What Is a Knowledge Graph?

A knowledge graph is a structured representation of entities (people, organisations, locations, events) and the relationships between them, stored in a format that enables efficient traversal and query — discovering connections that would be invisible in unstructured text. In journalism, knowledge graphs enable investigators to ask questions like "which individuals appear in both Dataset A and Dataset B?" or "which companies share directors with Company X?" — questions that human analysis of raw documents cannot answer at scale.

Google's Knowledge Graph, which powers the information panels that appear in Google search results, is the most widely known example — but newsroom knowledge graphs are purpose-built for investigative and intelligence use cases, integrating news archive data, public records, corporate filings, and investigative datasets into a single queryable network.

Knowledge Graphs in Major Investigations

The ICIJ's (International Consortium of Investigative Journalists) Linkurious-powered graph visualisation was central to the Panama Papers and Paradise Papers investigations — enabling analysts to map relationships between hundreds of thousands of offshore entities, directors, and beneficial owners across 11.5 million documents. Without graph-based analysis, these investigations would have been computationally impossible.

Neo4j, a commercial graph database, has become the standard tool for investigative journalism knowledge graphs. Its Cypher query language enables journalists to express relationship queries naturally ("find all paths of length ≤3 between Person A and Corporation B") and its visualisation tools make network analysis accessible to reporters who are not data scientists.

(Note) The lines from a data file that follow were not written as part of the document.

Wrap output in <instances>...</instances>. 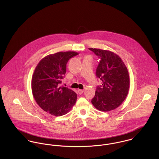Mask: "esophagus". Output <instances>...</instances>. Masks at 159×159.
<instances>
[{
	"mask_svg": "<svg viewBox=\"0 0 159 159\" xmlns=\"http://www.w3.org/2000/svg\"><path fill=\"white\" fill-rule=\"evenodd\" d=\"M78 93L79 94H82L83 92H84V90H83V89H78Z\"/></svg>",
	"mask_w": 159,
	"mask_h": 159,
	"instance_id": "esophagus-1",
	"label": "esophagus"
}]
</instances>
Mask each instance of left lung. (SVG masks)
Segmentation results:
<instances>
[{
    "instance_id": "left-lung-1",
    "label": "left lung",
    "mask_w": 159,
    "mask_h": 159,
    "mask_svg": "<svg viewBox=\"0 0 159 159\" xmlns=\"http://www.w3.org/2000/svg\"><path fill=\"white\" fill-rule=\"evenodd\" d=\"M100 58L96 75L102 81L91 102L95 108L107 112L119 107L130 87L129 71L121 58L109 50L89 48Z\"/></svg>"
}]
</instances>
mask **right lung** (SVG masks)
I'll return each instance as SVG.
<instances>
[{
	"instance_id": "add662e5",
	"label": "right lung",
	"mask_w": 159,
	"mask_h": 159,
	"mask_svg": "<svg viewBox=\"0 0 159 159\" xmlns=\"http://www.w3.org/2000/svg\"><path fill=\"white\" fill-rule=\"evenodd\" d=\"M79 54L75 51L58 52L43 58L32 77V92L39 106L46 112L61 116L68 113L75 105L77 95L66 87H60L66 73L68 60Z\"/></svg>"
}]
</instances>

AI and Knowledge Graph Construction

The most time-consuming aspect of knowledge graph journalism has historically been entity extraction and relationship mapping from unstructured text — a process that required substantial manual annotation. Modern NLP tools and LLMs have dramatically reduced this barrier. Named entity recognition (NER) models can automatically extract people, organisations, locations, and events from large document corpora. LLMs can extract relationship assertions from text ("X served as director of Y from 2018 to 2022") that can be structured into graph edges. Omniscient AI's newsroom intelligence layer uses entity extraction and relationship mapping to maintain a continuously updated knowledge graph of the news sources, journalists, organisations, and topics it monitors.